[Spatial question entries]
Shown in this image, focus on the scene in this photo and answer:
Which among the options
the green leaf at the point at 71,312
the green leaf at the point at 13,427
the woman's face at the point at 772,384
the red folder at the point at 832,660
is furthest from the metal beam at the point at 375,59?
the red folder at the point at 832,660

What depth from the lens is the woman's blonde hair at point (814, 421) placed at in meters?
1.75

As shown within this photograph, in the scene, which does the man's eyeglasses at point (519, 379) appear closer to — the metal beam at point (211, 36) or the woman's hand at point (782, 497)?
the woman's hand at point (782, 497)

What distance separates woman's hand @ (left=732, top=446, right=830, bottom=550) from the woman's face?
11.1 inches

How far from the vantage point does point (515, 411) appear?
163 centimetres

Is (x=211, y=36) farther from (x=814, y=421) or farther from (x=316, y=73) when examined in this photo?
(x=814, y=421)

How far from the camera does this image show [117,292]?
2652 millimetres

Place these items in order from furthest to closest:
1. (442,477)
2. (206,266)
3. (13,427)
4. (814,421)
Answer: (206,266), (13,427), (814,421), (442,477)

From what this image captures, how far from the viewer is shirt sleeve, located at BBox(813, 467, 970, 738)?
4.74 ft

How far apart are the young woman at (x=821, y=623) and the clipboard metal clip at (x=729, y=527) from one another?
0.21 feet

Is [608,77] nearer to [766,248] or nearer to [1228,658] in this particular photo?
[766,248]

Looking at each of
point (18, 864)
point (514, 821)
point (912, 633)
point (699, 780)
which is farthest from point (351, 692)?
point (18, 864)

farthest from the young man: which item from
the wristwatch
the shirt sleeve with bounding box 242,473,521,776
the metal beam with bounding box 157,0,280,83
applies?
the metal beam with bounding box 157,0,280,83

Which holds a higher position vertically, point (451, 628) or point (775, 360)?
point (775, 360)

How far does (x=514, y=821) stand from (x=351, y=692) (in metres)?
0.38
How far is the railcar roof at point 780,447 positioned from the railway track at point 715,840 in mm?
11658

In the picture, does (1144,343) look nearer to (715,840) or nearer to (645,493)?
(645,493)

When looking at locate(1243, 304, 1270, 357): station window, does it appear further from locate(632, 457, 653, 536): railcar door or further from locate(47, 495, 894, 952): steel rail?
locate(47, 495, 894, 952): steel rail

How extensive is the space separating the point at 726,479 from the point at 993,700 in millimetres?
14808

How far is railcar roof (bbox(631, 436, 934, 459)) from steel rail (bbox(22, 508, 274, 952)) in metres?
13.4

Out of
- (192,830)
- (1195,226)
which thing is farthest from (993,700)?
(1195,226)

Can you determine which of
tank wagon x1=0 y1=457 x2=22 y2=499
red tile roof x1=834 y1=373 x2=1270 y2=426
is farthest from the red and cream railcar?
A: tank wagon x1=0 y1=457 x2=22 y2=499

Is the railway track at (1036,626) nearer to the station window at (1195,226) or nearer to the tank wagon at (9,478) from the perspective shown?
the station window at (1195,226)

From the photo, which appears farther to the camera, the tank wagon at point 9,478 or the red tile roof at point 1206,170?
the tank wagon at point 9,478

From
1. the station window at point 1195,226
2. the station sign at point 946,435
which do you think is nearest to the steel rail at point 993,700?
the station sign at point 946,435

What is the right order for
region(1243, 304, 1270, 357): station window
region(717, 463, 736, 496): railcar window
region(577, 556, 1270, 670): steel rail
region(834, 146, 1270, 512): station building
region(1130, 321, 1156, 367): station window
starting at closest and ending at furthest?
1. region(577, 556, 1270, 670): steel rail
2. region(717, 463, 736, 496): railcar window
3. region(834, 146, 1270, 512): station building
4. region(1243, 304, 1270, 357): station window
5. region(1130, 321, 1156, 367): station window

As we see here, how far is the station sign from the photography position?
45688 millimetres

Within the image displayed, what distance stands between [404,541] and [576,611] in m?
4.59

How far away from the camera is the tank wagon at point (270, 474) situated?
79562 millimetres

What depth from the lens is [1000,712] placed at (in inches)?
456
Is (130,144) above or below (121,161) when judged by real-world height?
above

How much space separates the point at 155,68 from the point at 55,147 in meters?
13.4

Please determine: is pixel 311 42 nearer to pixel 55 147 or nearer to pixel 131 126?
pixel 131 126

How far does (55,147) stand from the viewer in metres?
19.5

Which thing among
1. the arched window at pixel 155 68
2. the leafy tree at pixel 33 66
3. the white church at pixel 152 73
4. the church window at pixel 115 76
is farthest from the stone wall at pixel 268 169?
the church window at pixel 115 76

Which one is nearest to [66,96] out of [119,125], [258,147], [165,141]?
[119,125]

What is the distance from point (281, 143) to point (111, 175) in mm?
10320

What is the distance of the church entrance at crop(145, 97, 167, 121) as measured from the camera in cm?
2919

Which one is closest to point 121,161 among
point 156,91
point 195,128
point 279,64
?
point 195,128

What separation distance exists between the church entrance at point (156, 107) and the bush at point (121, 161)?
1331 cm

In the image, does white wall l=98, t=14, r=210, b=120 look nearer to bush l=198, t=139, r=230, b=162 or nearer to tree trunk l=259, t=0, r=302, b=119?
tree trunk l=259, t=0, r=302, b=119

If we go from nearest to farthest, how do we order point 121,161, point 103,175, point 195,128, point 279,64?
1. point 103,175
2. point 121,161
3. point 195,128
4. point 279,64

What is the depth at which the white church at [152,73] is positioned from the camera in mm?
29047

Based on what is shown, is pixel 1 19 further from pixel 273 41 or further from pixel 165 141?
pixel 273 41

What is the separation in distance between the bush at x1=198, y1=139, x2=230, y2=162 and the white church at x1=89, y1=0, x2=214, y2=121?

What to work on
Can you recast all of the material above as a Markdown table with two columns, "Row" for a running number and "Line" for each line, leaving out the blank lines?

Finished task
| Row | Line |
|---|---|
| 1 | Shown in this image, focus on the scene in this photo and answer: |
| 2 | Which among the options |
| 3 | the green leaf at the point at 71,312 |
| 4 | the green leaf at the point at 13,427 |
| 5 | the woman's face at the point at 772,384 |
| 6 | the red folder at the point at 832,660 |
| 7 | is furthest from the metal beam at the point at 375,59? |
| 8 | the red folder at the point at 832,660 |
| 9 | What depth from the lens is the woman's blonde hair at point (814, 421) placed at in meters? |
| 10 | 1.75 |
| 11 | As shown within this photograph, in the scene, which does the man's eyeglasses at point (519, 379) appear closer to — the metal beam at point (211, 36) or the woman's hand at point (782, 497)? |
| 12 | the woman's hand at point (782, 497) |
| 13 | What distance separates woman's hand @ (left=732, top=446, right=830, bottom=550) from the woman's face? |
| 14 | 11.1 inches |
| 15 | How far from the vantage point does point (515, 411) appear? |
| 16 | 163 centimetres |
| 17 | Is (x=211, y=36) farther from (x=814, y=421) or farther from (x=316, y=73) when examined in this photo? |
| 18 | (x=814, y=421) |
| 19 | How far from the camera does this image show [117,292]? |
| 20 | 2652 millimetres |
| 21 | Place these items in order from furthest to closest: |
| 22 | 1. (442,477) |
| 23 | 2. (206,266) |
| 24 | 3. (13,427) |
| 25 | 4. (814,421) |
| 26 | Answer: (206,266), (13,427), (814,421), (442,477) |
| 27 | From what this image captures, how far from the viewer is shirt sleeve, located at BBox(813, 467, 970, 738)? |
| 28 | 4.74 ft |
| 29 | How far apart are the young woman at (x=821, y=623) and the clipboard metal clip at (x=729, y=527) from one another? |
| 30 | 0.21 feet |
| 31 | Is [608,77] nearer to [766,248] or nearer to [1228,658] in this particular photo? |
| 32 | [766,248] |
| 33 | Looking at each of |
| 34 | point (18, 864) |
| 35 | point (514, 821) |
| 36 | point (912, 633) |
| 37 | point (699, 780) |
| 38 | which is farthest from point (351, 692)? |
| 39 | point (18, 864) |
| 40 | farthest from the young man: which item from |
| 41 | the wristwatch |
| 42 | the shirt sleeve with bounding box 242,473,521,776 |
| 43 | the metal beam with bounding box 157,0,280,83 |
| 44 | applies? |
| 45 | the metal beam with bounding box 157,0,280,83 |
| 46 | Which holds a higher position vertically, point (451, 628) or point (775, 360)? |
| 47 | point (775, 360) |
| 48 | How far does (x=514, y=821) stand from (x=351, y=692) (in metres)? |
| 49 | 0.38 |
| 50 | How far is the railcar roof at point 780,447 positioned from the railway track at point 715,840 in mm? |
| 51 | 11658 |
| 52 | In the picture, does (1144,343) look nearer to (715,840) or nearer to (645,493)? |
| 53 | (645,493) |
| 54 | When looking at locate(1243, 304, 1270, 357): station window, does it appear further from locate(632, 457, 653, 536): railcar door or further from locate(47, 495, 894, 952): steel rail? |
| 55 | locate(47, 495, 894, 952): steel rail |
| 56 | How extensive is the space separating the point at 726,479 from the point at 993,700 in millimetres? |
| 57 | 14808 |
| 58 | How far is railcar roof (bbox(631, 436, 934, 459)) from steel rail (bbox(22, 508, 274, 952)) in metres? |
| 59 | 13.4 |
| 60 | Out of |
| 61 | - (192,830) |
| 62 | - (1195,226) |
| 63 | which thing is farthest from (993,700)? |
| 64 | (1195,226) |
| 65 | Can you determine which of |
| 66 | tank wagon x1=0 y1=457 x2=22 y2=499 |
| 67 | red tile roof x1=834 y1=373 x2=1270 y2=426 |
| 68 | is farthest from the red and cream railcar? |
| 69 | A: tank wagon x1=0 y1=457 x2=22 y2=499 |
| 70 | Is the railway track at (1036,626) nearer to the station window at (1195,226) or nearer to the tank wagon at (9,478) from the perspective shown? |
| 71 | the station window at (1195,226) |
| 72 | From the photo, which appears farther to the camera, the tank wagon at point 9,478 or the red tile roof at point 1206,170? |
| 73 | the tank wagon at point 9,478 |
| 74 | From |
| 75 | 1. the station window at point 1195,226 |
| 76 | 2. the station sign at point 946,435 |
| 77 | which do you think is nearest to the steel rail at point 993,700? |
| 78 | the station sign at point 946,435 |
| 79 | What is the right order for |
| 80 | region(1243, 304, 1270, 357): station window |
| 81 | region(717, 463, 736, 496): railcar window |
| 82 | region(577, 556, 1270, 670): steel rail |
| 83 | region(834, 146, 1270, 512): station building |
| 84 | region(1130, 321, 1156, 367): station window |
| 85 | starting at closest and ending at furthest? |
| 86 | 1. region(577, 556, 1270, 670): steel rail |
| 87 | 2. region(717, 463, 736, 496): railcar window |
| 88 | 3. region(834, 146, 1270, 512): station building |
| 89 | 4. region(1243, 304, 1270, 357): station window |
| 90 | 5. region(1130, 321, 1156, 367): station window |
| 91 | As we see here, how far is the station sign from the photography position? |
| 92 | 45688 millimetres |
| 93 | Within the image displayed, what distance stands between [404,541] and [576,611] in m? |
| 94 | 4.59 |
| 95 | How far away from the camera is the tank wagon at point (270, 474) situated? |
| 96 | 79562 millimetres |
| 97 | What depth from the lens is [1000,712] placed at (in inches)? |
| 98 | 456 |
| 99 | Is (130,144) above or below (121,161) when judged by real-world height? |
| 100 | above |
| 101 | How much space separates the point at 155,68 from the point at 55,147 in meters? |
| 102 | 13.4 |
| 103 | Please determine: is pixel 311 42 nearer to pixel 55 147 or nearer to pixel 131 126? |
| 104 | pixel 131 126 |
| 105 | How far does (55,147) stand from the viewer in metres? |
| 106 | 19.5 |
| 107 | Which thing among |
| 108 | 1. the arched window at pixel 155 68 |
| 109 | 2. the leafy tree at pixel 33 66 |
| 110 | 3. the white church at pixel 152 73 |
| 111 | 4. the church window at pixel 115 76 |
| 112 | is farthest from the stone wall at pixel 268 169? |
| 113 | the church window at pixel 115 76 |
| 114 | Which one is nearest to [66,96] out of [119,125], [258,147], [165,141]? |
| 115 | [119,125] |
| 116 | What is the distance from point (281, 143) to point (111, 175) in mm? |
| 117 | 10320 |
| 118 | What is the distance of the church entrance at crop(145, 97, 167, 121) as measured from the camera in cm? |
| 119 | 2919 |
| 120 | Which one is closest to point 121,161 among |
| 121 | point 156,91 |
| 122 | point 195,128 |
| 123 | point 279,64 |
| 124 | ? |
| 125 | point 195,128 |
| 126 | What separation distance exists between the church entrance at point (156, 107) and the bush at point (121, 161)? |
| 127 | 1331 cm |
| 128 | In the image, does white wall l=98, t=14, r=210, b=120 look nearer to bush l=198, t=139, r=230, b=162 or nearer to tree trunk l=259, t=0, r=302, b=119? |
| 129 | tree trunk l=259, t=0, r=302, b=119 |
| 130 | If we go from nearest to farthest, how do we order point 121,161, point 103,175, point 195,128, point 279,64? |
| 131 | 1. point 103,175 |
| 132 | 2. point 121,161 |
| 133 | 3. point 195,128 |
| 134 | 4. point 279,64 |
| 135 | What is the depth at which the white church at [152,73] is positioned from the camera in mm? |
| 136 | 29047 |
| 137 | Based on what is shown, is pixel 1 19 further from pixel 273 41 or further from pixel 165 141? |
| 138 | pixel 273 41 |
| 139 | What is the separation in distance between the bush at x1=198, y1=139, x2=230, y2=162 and the white church at x1=89, y1=0, x2=214, y2=121? |